▸ **TEXT UNDER STUDY**:

Journal File

Journal of Psychology and Theology, Spring 2008 | Go to article overview

Journal File


This section of the Journal attempts to keep readers informed of current resources of an integrative nature or those related to the general field of the psychology of religion appearing in other professional journals. A wide range of psychological and theological journals are surveyed regularly in search of such resources. The editor of the Journal File welcomes correspondence from readers concerning relevant theoretical or research articles in domestic or foreign journals which contribute directly or indirectly to the task and process of integration and to an understanding of the psychology of religion.

MENTAL HEALTH, RELIGION & CULTURE

Raab, K. A. (2007).

Manic depression and religious experience: The use of religion in therapy Vo. 10 (5), 473-487

Raab introduces her article by recounting her first encounter with "manic depression," or bipolar. She goes on to describe the illness, especially noting the common experience of religious themes. For example, during manic or hypomanic episodes, people commonly report religious feelings and mystical experiences. Occasionally, they even feel they are on a divine mission or have received messages from God. Raab notes that while religious beliefs do not cause such mental illness, they do have the potential to help or hinder in coping with it.

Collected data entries

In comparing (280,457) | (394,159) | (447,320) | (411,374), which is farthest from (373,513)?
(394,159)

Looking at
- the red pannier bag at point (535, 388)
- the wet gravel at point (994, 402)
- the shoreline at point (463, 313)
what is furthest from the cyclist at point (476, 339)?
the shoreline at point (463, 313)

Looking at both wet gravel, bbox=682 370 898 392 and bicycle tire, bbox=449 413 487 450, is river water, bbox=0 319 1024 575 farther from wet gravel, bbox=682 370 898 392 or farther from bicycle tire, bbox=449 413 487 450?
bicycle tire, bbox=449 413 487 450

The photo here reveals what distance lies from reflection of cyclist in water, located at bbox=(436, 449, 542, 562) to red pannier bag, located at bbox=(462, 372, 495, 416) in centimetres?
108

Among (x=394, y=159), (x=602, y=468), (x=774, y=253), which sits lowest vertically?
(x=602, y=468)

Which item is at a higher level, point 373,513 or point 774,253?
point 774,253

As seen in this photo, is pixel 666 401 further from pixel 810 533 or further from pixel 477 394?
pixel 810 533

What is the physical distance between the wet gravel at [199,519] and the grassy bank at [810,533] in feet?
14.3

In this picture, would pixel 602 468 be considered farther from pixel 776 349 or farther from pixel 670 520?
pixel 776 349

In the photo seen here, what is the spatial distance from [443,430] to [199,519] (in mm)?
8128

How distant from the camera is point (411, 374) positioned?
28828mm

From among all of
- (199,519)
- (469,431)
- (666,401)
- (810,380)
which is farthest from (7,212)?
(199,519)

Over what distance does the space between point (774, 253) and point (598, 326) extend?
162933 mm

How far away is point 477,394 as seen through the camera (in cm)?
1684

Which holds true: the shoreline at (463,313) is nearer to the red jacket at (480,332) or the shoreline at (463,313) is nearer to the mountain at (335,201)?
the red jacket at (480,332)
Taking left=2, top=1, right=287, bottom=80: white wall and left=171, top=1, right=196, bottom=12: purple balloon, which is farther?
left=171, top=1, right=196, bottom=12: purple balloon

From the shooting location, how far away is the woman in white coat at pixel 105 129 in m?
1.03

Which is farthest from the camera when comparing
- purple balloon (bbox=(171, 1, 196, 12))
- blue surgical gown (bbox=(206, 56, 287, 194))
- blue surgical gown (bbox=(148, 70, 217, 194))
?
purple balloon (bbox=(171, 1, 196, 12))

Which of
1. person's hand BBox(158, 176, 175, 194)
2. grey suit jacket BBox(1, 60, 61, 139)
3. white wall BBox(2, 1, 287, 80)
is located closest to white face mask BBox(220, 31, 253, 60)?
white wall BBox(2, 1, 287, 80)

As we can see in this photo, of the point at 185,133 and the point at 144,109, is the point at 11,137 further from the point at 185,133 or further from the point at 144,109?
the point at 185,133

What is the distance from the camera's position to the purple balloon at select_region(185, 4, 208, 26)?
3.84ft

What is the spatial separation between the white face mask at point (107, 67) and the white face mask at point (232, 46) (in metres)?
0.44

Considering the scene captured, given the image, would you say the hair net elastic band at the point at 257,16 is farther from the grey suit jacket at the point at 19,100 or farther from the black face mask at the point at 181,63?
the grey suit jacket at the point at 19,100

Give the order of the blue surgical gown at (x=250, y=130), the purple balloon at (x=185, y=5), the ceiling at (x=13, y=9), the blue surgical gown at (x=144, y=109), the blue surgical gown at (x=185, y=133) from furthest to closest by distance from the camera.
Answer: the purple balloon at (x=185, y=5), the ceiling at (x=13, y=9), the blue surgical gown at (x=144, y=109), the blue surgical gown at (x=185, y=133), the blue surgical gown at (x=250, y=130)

▸ **REQUIRED ACTION**:
Please reproduce the Journal File passage word for word, starting at "Raab, K. A." and ending at "coping with it.".

▸ **REPLY TO THE TASK**:
Raab, K. A. (2007).

Manic depression and religious experience: The use of religion in therapy Vo. 10 (5), 473-487

Raab introduces her article by recounting her first encounter with "manic depression," or bipolar. She goes on to describe the illness, especially noting the common experience of religious themes. For example, during manic or hypomanic episodes, people commonly report religious feelings and mystical experiences. Occasionally, they even feel they are on a divine mission or have received messages from God. Raab notes that while religious beliefs do not cause such mental illness, they do have the potential to help or hinder in coping with it.